→ What the task asks:
In the notes on the faculty survey, which characteristic did the largest share of participants rate as very important?

→ Text block:
========

Findings from a survey of 4100 faculty members about the characteristics important to authors:
The most important characteristic was circulation (80% of participants sad that this characteristic was very important), no cost to publish (65%), preservation is assured (60%), highly selective (50%), accessible in developing world (45%), available for free (35%).
- authors submit to journals that can maximize the impact of their work on their field
- some disciplinary differences in the above data
- how has the impact of a journal changed in recent years? (digitization, more widely accessible)

Their research question is how does digitization effect the system of scholarly communication?

They’ve collected data (cited by and citing characteristics of 100 journals in each of three disciplines) and are in the process of data analysis which should be published/available in the late summer or early fall. They used regression analysis (Poisson process).

Results:
- the higher the frequency of citation, the lower the number of citations in that article (graph).
- digitizeding the journal-title years has increased inbound citation by between 7 and 17% (confidence interval)

========

→ Stored data:
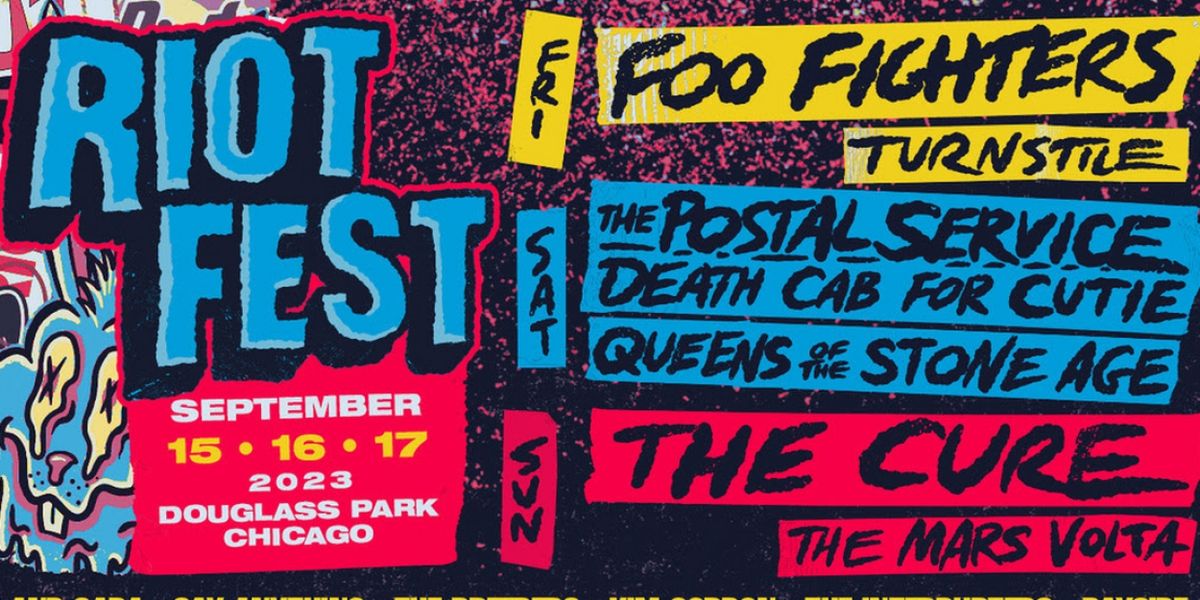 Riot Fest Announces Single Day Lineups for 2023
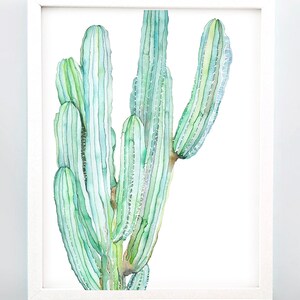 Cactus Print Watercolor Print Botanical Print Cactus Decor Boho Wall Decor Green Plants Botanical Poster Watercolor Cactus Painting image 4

========

→ Answer to the problem:
Circulation, which 80% of participants rated as very important.